Working on separate tracks, Nona and Morgan discover that Wu Sin is behind the smuggling ring, which is financed by Roger King. Nona visits the King residence to warn Margaret of her father's complicity. Margaret is indignant and asks Nona if she is in love with Manning. Nona acknowledges that she is. Realizing that he has been identified, Roger visits Wu Sin and the two agree that Manning must be dealt with. A meeting of the Tong sentences him to death, and Wu Sin tells Charlie that he has been chosen as the assassin, the price of Miao Lin's hand. Charlie reluctantly agrees.
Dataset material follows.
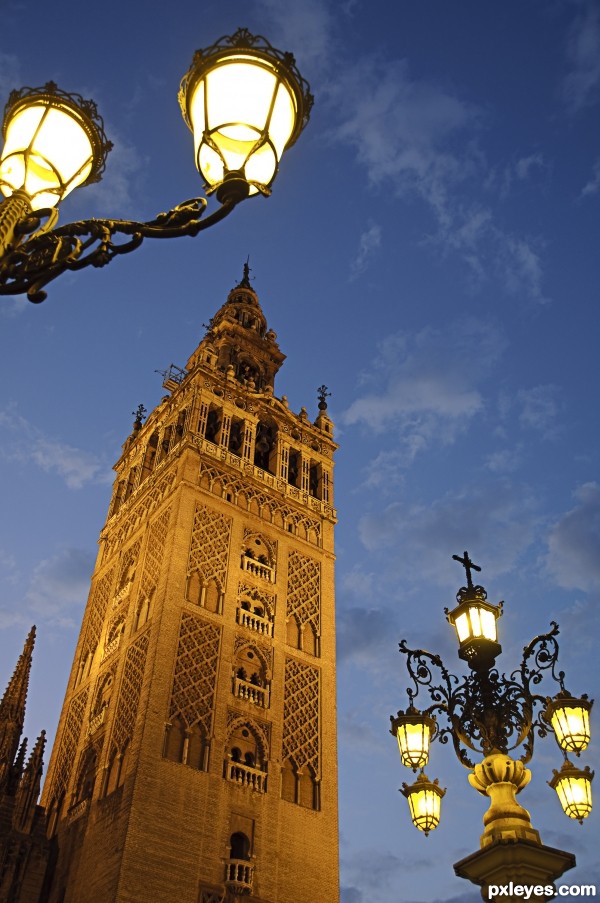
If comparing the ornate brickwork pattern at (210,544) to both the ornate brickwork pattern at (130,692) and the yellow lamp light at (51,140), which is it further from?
the yellow lamp light at (51,140)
Margaret visits Manning to ask him not to publish. When he refuses, she returns her engagement ring, scornfully telling him to give it to Nona instead. The newspaper publishes its exposé, while Charlie's attempt to assassinate Manning fails. The police break into Wu Sin's apartments and find him dead. Roger King flees abroad. Manning weds Nona while Charlie marries Miao Lin.

==Main cast==
- Lois Wilson as Nona Gould
- Grant Withers as James Manning
- Dorothy Revier as Margaret King
- Robert Warwick as Roger King
- Tetsu Komai as Wu Sin
- Toshia Mori as Miao Lin
- Richard Loo as Charlie San
- Eddie Boland as Eddie Morgan
- Luke Chan as Luke
- James Wang as Pete

==Bibliography==
- Pitts, Michael R. Poverty Row Studios, 1929-1940. McFarland & Company, 2005.